In this study, we focused on the MAPK and AKT/mTOR pathway, utilizing immunohistochemistry to interrogate the phosphorylation status of MAPK, AKT, mTOR in combination with total EGFR expression on a lung cancer tissue microarray. Previously, we have demonstrated that ratio-based biomarkers can provide enhanced discrimination of patient survival over assessment of the biomarkers individually (Chung et al. 2009). This approach requires quantitative assessment of the biomarkers. Based on the ratio of biomarkers, where the downstream protein is the numerator to the upstream protein (denominator) for pathways of activation, we demonstrate that the ratio of phosphorylated mTOR (p-mTOR) to phosphorylated AKT (p-AKT) (p-mTOR/p-AKT) and the ratio of phosphorylated MAPK (p-MAPK) to EGFR (p-MAPK/EGFR) are predictive of survival in NSCLC.
Materials & Methods
Clinical Samples
A total of 220 NSCLC cases were selected from the pathology case archive of Toyama University Hospital based on the diagnosis and the quality of the available tissue on the paraffin blocks (Kitano et al. 2010; Chung et al. 2012). This study was approved by the ethics committee at Toyama University and a signed consent form was obtained from each subject. These patients underwent complete tumor resection between 1983 and 2003 and did not receive neoadjuvant treatment. The double cancer patients were excluded. The tumors were staged according to the International Union against Cancer’s tumor-node-metastasis classification and histology was defined and graded according to 2004 WHO guidelines (Fukuoka et al. 2004).

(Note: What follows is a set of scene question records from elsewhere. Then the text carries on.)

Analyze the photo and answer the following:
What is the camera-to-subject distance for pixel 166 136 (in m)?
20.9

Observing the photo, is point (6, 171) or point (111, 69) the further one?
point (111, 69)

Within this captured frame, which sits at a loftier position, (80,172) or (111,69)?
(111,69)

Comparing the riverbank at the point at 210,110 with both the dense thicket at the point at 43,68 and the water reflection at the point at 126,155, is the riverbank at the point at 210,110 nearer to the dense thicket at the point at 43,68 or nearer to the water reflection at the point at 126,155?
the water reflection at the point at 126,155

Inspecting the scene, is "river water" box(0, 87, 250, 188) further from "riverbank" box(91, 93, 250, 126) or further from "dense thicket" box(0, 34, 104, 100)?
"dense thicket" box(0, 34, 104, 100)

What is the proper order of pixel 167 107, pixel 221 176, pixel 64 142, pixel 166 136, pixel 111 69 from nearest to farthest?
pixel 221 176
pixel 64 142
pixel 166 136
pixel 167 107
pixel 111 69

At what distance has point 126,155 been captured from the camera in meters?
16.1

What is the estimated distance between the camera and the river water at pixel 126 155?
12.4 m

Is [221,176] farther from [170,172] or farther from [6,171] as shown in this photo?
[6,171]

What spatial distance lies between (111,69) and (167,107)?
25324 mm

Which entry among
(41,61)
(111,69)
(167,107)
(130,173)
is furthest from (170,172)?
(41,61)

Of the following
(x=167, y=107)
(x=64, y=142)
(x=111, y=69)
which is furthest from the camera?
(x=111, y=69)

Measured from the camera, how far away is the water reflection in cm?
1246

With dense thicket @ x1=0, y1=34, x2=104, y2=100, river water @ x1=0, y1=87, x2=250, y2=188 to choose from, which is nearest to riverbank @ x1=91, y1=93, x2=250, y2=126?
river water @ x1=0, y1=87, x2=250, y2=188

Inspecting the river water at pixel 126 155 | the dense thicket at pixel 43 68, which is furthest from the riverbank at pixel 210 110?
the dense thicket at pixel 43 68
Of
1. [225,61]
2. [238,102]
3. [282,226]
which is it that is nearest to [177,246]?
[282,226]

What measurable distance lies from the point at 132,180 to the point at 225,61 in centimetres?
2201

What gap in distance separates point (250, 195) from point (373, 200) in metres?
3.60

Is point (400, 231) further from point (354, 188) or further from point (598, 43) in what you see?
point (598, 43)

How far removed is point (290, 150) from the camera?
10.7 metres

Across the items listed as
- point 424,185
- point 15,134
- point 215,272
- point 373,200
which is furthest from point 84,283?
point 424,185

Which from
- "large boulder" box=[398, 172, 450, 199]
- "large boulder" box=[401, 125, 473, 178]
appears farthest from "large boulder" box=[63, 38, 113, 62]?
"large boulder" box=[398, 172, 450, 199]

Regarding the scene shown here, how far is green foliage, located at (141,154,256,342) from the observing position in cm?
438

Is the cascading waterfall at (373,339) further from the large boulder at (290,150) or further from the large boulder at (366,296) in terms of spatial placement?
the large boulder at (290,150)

TMA Construction, Immunohistochemistry and Scoring
Tissue microarray (TMA) was constructed using a TMA arrayer (Pathology Devices, Westminster, MD) as previously described (Kononen et al. 1998). For each case, areas with the most representative histology were selected from review of hematoxylin and eosin (H&E)-stained slides. Normal tissues are included in the TMA as controls. The cylindrical tissue samples (0.6 mm) were cored from the above described areas in the donor block and extruded into the recipient array. Multiple 5-µm-thick sections were cut with a microtome and H&E-stained TMA slides were examined every 50th section for the presence of tumor cells.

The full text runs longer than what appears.